Given instruction 1 ▸ What is the longest repayment term that the SBA 7(a) loan text gives for business acquisitions?
Given instruction 2 ▸ Continue the SBA 7(a) loan text from where it stops.

The SBA 7(a) Loan Program
The 7(a) loan program is the SBA’s most popular and flexible loan option. It is designed to help small businesses and entrepreneurs obtain financing when they might not be eligible for traditional financing options. Here are the key advantages and uses of the 7(a) loan for business acquisitions:
1. Broad Eligibility and Use of Funds:
The 7(a) loan can be used for a variety of purposes, including purchasing a business which can include goodwill, buying out partners, acquiring real estate, and refinancing existing debt. This flexibility makes it an ideal choice for business acquisitions where the buyer may need to cover multiple types of expenses.
2. Favorable Terms and Conditions:
7(a) loans offer competitive interest rates, long repayment terms (up to 10 years for business acquisitions), and lower down payment requirements compared to conventional loans. These favorable terms can ease the financial burden on buyers and improve cash flow during the critical early stages of ownership.
3. Working Capital Inclusion:
One significant advantage of the 7(a) loan is the ability to include working capital in the loan amount. This can provide new business owners with the necessary liquidity to manage day-to-day operations, especially important during the transition period post-acquisition.

Provided records ▸
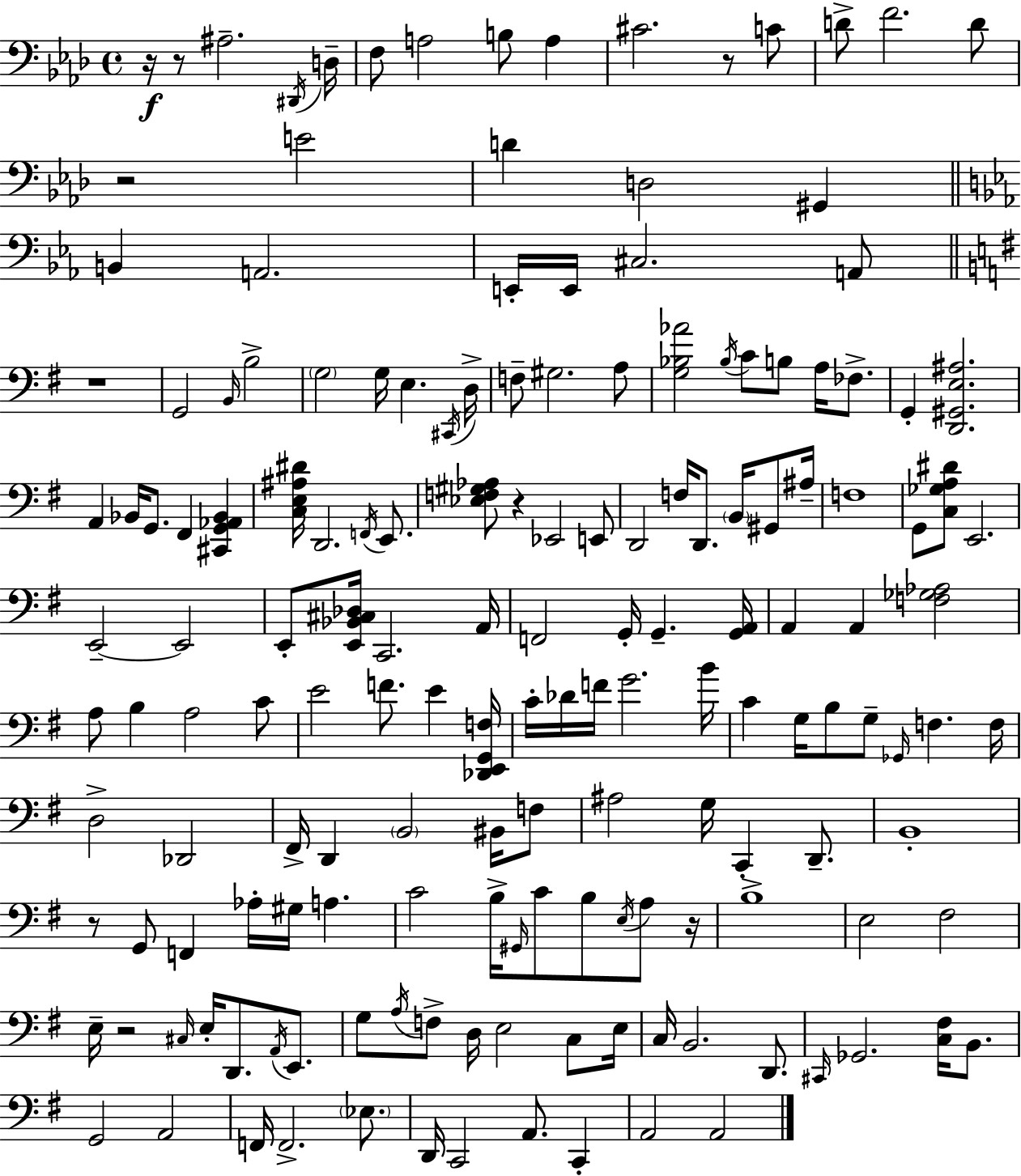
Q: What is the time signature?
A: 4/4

---

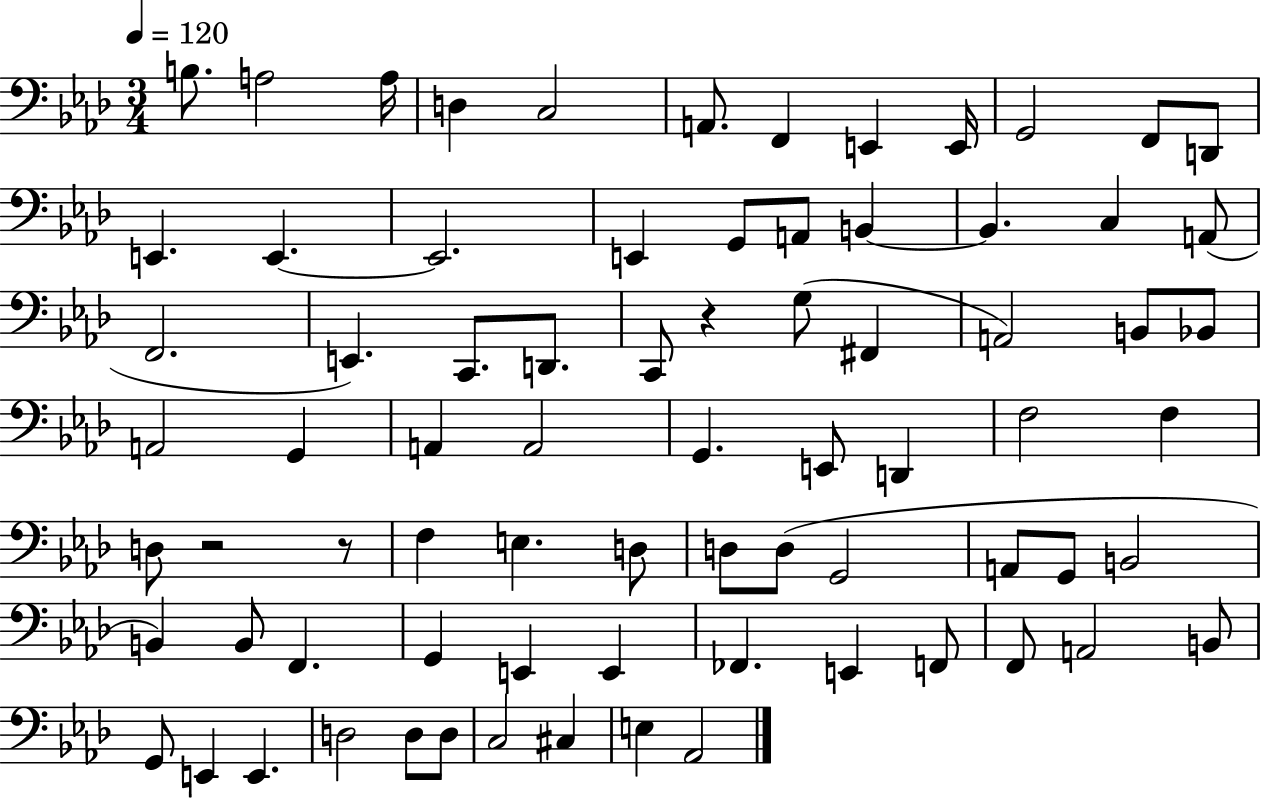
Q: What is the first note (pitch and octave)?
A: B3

Written answer 1 ▸ Up to 10 years.

Written answer 2 ▸
4. Collateral Flexibility:
While the SBA prefers loans to be fully collateralized, a 7(a) loan can still be approved even if sufficient collateral is not available. This can be a major benefit for buyers who have limited assets to pledge.
The SBA 504 Loan Program
The 504 loan program is another powerful financing tool, primarily focused on fixed assets such as real estate and equipment. It involves a partnership between the SBA, a Certified Development Company (“CDC”), and a private lender. Here’s how it works for business acquisitions:
1. Structured Financing:
A 504 loan typically consists of three parts: a loan from a private sector lender covering 50% of the project cost, a loan from a CDC covering up to 40%, and a 10% down payment from the borrower. This structure can reduce the amount of equity the buyer needs to provide upfront.
2. Long-Term Fixed Rates:
The 504 loan offers long-term fixed interest rates, which can provide stability and predictability for business owners. This is particularly beneficial when acquiring property as part of the business purchase.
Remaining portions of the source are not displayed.